Es tarde y hace frío. La soledad me abraza como el único abrigo que tengo, además de un tibio recuerdo de lo que era mirar a esa persona mientras se quedaba dormida en el asiendo del copiloto, acompañándome desde su inconsciente en una breve travesía al mar, a la arena, a la brisa, a la paz propia que produce aquel conjunto. Es demasiado tarde ya, y hace mucho, mucho frío. Las estrellas, instaladas en el firmamento, juegan a emparejarse y formar figuras, como burlándose de que mi única compañía fuera una luna que me miraba lastimeramente. Yo también la miro de la con estos ojos agarrotados de tanto buscar y noto que de ella escurre un delgado río que cae sobre mi cabeza.

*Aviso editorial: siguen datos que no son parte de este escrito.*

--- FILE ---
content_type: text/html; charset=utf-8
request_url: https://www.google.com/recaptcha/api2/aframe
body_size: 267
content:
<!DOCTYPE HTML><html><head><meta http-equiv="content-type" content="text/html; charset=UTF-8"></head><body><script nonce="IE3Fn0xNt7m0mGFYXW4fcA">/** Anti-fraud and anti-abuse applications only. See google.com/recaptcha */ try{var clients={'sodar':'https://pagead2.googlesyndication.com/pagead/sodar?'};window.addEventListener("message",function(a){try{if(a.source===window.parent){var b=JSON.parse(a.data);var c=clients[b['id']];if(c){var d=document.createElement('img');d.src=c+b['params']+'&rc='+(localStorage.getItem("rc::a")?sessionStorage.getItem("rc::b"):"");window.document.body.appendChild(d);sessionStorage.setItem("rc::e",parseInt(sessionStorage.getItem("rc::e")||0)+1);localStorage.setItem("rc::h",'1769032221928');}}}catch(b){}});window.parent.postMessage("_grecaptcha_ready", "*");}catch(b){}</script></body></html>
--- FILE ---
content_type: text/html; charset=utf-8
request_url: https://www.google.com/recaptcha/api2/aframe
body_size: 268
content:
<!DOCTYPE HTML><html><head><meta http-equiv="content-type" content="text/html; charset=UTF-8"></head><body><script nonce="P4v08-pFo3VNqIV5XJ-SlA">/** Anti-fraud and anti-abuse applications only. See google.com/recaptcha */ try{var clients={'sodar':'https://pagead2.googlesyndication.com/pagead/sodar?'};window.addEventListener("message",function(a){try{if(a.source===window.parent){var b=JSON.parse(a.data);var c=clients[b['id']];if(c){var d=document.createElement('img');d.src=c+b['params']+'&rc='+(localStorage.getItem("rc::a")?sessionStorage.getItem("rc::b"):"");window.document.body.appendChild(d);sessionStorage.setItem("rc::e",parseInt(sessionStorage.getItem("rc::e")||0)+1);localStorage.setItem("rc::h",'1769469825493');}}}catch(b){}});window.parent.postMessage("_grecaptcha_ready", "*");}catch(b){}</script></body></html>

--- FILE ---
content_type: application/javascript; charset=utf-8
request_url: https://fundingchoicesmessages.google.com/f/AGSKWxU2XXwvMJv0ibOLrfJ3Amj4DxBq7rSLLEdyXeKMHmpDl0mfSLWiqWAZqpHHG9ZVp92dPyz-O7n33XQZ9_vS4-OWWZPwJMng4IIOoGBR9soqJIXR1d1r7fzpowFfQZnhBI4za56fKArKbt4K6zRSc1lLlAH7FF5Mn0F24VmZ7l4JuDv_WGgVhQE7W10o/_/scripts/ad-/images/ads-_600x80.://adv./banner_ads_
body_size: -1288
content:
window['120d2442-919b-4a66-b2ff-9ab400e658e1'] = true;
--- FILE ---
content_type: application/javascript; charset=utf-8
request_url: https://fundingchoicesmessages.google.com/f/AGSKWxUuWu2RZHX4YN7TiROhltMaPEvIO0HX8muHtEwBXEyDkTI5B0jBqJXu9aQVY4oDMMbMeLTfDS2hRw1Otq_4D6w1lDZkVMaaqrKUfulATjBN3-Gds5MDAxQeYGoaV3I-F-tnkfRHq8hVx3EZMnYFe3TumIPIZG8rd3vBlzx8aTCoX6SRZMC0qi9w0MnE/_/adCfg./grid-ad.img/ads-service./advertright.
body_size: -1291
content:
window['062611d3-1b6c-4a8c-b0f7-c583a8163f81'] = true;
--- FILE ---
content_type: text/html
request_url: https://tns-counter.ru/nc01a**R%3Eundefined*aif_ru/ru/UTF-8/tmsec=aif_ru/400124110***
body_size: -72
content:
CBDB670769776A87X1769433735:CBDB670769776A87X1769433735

Como una lagrima eterna, los pesares lunares recayeron en mis hombros fatigados, agotados por cargar con esa mochila que mi cabeza no deja ir. El ruido de la noche perdió la voz y las estrellas que iluminaban mi camino fueron escondiéndose tras los velos grises de algodón y agua. El río de lágrimas seguía cayendo sobre mi cabeza y ahora eran las nubes las que me acompañaban en el largo trecho que faltaba para llegar. Un aullido canino sonó agudo, lejano, y mi corazón respondió con un susurro. La luna se perdió entre los nubarrones grises, como avergonzada de su intensidad, su pasión, avergonzada de ser diferente a las estrellas. Me pregunto si se sentirá sola sin mi compañía, así como yo añoro tanto la suya.
Buscando un poco de calor, abrí mi pecho con el puñal que me atravesaba la espalda y de adentro solo salió humo, olor a trapos quemados, un destello apagado. Miré al cielo noctambulo y entre las cortinas grises pude ver a la luna escandalizada, llorando. No lloraba por estar sola, ni por tu ausencia, ni por la mía. Tampoco por el fuego entre mis costillas, la herida en mi espalda o la pesada mochila que llevo a todas partes. Las lágrimas que derramaba eran por no saberse brillante, por no poder bailar sola, por buscar las estrellas y añorar su fulgor, sin saber que ella es la luz más brillante, la dueña de la noche, única guía en la penumbra nocturna para quienes pernoctamos de día para vagar de noche. La luna lloraba por no quererse.
Tanta pena, tanto dolor, el verse a un lago espejado y aborrecer su reflejo, distorsionado por su propia concepción de la realidad, por su visión viciada. La entiendo tanto, como quien se rodea de sombras en búsqueda de alguna compañía, para terminar sintiéndome más sólo de lo que estaba antes. No hay peor soledad que la compartida, esa que te alieniza, te hace sentir un extranjero, un inadaptado. Camus tenía tanta, pero tanta razón. A veces, nos falta estar un poco más solos, apartarnos, respirar profundo y confiar en que estaremos bien, en que yo estaré bien y no necesito a nadie para estarlo. Tal vez la luna no puede vivir con la soledad y no soporta que las nubes la separen de la tierra que ella tanto añora. O tal vez ella llora por que entiende que, tarde o temprano, ella será su única compañía. ¿Por qué más podría llorar la luna?